§ **Aim of the task**: Retype the full set of data, character for character.

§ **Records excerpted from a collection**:
== Segment start ==

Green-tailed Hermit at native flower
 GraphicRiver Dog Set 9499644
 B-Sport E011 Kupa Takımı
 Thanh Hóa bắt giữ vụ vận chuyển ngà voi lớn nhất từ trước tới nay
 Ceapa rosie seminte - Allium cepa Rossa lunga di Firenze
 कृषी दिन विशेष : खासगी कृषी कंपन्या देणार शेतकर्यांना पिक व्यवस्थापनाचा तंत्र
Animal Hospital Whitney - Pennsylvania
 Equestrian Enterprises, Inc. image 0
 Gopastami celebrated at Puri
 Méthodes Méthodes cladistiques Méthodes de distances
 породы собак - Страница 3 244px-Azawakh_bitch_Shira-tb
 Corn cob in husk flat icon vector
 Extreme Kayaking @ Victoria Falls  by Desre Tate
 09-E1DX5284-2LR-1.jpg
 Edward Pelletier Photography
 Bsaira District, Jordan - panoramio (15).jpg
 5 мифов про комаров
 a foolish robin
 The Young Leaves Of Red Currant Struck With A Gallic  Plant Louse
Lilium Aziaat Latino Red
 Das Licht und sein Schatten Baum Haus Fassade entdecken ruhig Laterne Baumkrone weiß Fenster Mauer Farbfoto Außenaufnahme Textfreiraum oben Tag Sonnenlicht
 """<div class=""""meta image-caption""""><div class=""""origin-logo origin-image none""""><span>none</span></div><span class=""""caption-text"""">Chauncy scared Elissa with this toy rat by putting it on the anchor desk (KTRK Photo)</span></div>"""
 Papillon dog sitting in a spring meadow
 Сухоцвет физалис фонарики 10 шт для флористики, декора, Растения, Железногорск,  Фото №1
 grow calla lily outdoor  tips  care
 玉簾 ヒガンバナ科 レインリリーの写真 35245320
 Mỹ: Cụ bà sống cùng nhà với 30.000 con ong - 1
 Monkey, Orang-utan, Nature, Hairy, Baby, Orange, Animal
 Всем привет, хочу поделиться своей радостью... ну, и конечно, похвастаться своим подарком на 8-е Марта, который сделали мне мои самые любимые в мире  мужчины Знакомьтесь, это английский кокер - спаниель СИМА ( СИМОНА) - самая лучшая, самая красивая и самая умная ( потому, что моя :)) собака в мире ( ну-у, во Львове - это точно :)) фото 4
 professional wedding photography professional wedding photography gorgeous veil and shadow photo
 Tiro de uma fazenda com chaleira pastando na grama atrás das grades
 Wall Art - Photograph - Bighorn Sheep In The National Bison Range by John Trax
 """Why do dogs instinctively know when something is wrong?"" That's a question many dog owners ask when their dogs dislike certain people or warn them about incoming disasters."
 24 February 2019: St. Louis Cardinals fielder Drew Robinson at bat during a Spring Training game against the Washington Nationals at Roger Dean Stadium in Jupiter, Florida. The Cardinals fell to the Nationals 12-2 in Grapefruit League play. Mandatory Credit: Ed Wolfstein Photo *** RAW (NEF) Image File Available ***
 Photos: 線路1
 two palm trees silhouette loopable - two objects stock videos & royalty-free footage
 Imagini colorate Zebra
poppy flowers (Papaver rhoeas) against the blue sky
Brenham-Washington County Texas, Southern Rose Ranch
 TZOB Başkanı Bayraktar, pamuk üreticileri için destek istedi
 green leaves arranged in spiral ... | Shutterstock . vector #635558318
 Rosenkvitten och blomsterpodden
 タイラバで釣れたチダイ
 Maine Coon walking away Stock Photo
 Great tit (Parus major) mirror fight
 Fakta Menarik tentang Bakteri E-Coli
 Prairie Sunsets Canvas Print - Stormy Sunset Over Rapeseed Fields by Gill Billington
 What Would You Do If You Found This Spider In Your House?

== Segment end ==

§ **Response**:
Green-tailed Hermit at native flower
 GraphicRiver Dog Set 9499644
 B-Sport E011 Kupa Takımı
 Thanh Hóa bắt giữ vụ vận chuyển ngà voi lớn nhất từ trước tới nay
 Ceapa rosie seminte - Allium cepa Rossa lunga di Firenze
 कृषी दिन विशेष : खासगी कृषी कंपन्या देणार शेतकर्यांना पिक व्यवस्थापनाचा तंत्र
Animal Hospital Whitney - Pennsylvania
 Equestrian Enterprises, Inc. image 0
 Gopastami celebrated at Puri
 Méthodes Méthodes cladistiques Méthodes de distances
 породы собак - Страница 3 244px-Azawakh_bitch_Shira-tb
 Corn cob in husk flat icon vector
 Extreme Kayaking @ Victoria Falls  by Desre Tate
 09-E1DX5284-2LR-1.jpg
 Edward Pelletier Photography
 Bsaira District, Jordan - panoramio (15).jpg
 5 мифов про комаров
 a foolish robin
 The Young Leaves Of Red Currant Struck With A Gallic  Plant Louse
Lilium Aziaat Latino Red
 Das Licht und sein Schatten Baum Haus Fassade entdecken ruhig Laterne Baumkrone weiß Fenster Mauer Farbfoto Außenaufnahme Textfreiraum oben Tag Sonnenlicht
 """<div class=""""meta image-caption""""><div class=""""origin-logo origin-image none""""><span>none</span></div><span class=""""caption-text"""">Chauncy scared Elissa with this toy rat by putting it on the anchor desk (KTRK Photo)</span></div>"""
 Papillon dog sitting in a spring meadow
 Сухоцвет физалис фонарики 10 шт для флористики, декора, Растения, Железногорск,  Фото №1
 grow calla lily outdoor  tips  care
 玉簾 ヒガンバナ科 レインリリーの写真 35245320
 Mỹ: Cụ bà sống cùng nhà với 30.000 con ong - 1
 Monkey, Orang-utan, Nature, Hairy, Baby, Orange, Animal
 Всем привет, хочу поделиться своей радостью... ну, и конечно, похвастаться своим подарком на 8-е Марта, который сделали мне мои самые любимые в мире  мужчины Знакомьтесь, это английский кокер - спаниель СИМА ( СИМОНА) - самая лучшая, самая красивая и самая умная ( потому, что моя :)) собака в мире ( ну-у, во Львове - это точно :)) фото 4
 professional wedding photography professional wedding photography gorgeous veil and shadow photo
 Tiro de uma fazenda com chaleira pastando na grama atrás das grades
 Wall Art - Photograph - Bighorn Sheep In The National Bison Range by John Trax
 """Why do dogs instinctively know when something is wrong?"" That's a question many dog owners ask when their dogs dislike certain people or warn them about incoming disasters."
 24 February 2019: St. Louis Cardinals fielder Drew Robinson at bat during a Spring Training game against the Washington Nationals at Roger Dean Stadium in Jupiter, Florida. The Cardinals fell to the Nationals 12-2 in Grapefruit League play. Mandatory Credit: Ed Wolfstein Photo *** RAW (NEF) Image File Available ***
 Photos: 線路1
 two palm trees silhouette loopable - two objects stock videos & royalty-free footage
 Imagini colorate Zebra
poppy flowers (Papaver rhoeas) against the blue sky
Brenham-Washington County Texas, Southern Rose Ranch
 TZOB Başkanı Bayraktar, pamuk üreticileri için destek istedi
 green leaves arranged in spiral ... | Shutterstock . vector #635558318
 Rosenkvitten och blomsterpodden
 タイラバで釣れたチダイ
 Maine Coon walking away Stock Photo
 Great tit (Parus major) mirror fight
 Fakta Menarik tentang Bakteri E-Coli
 Prairie Sunsets Canvas Print - Stormy Sunset Over Rapeseed Fields by Gill Billington
 What Would You Do If You Found This Spider In Your House?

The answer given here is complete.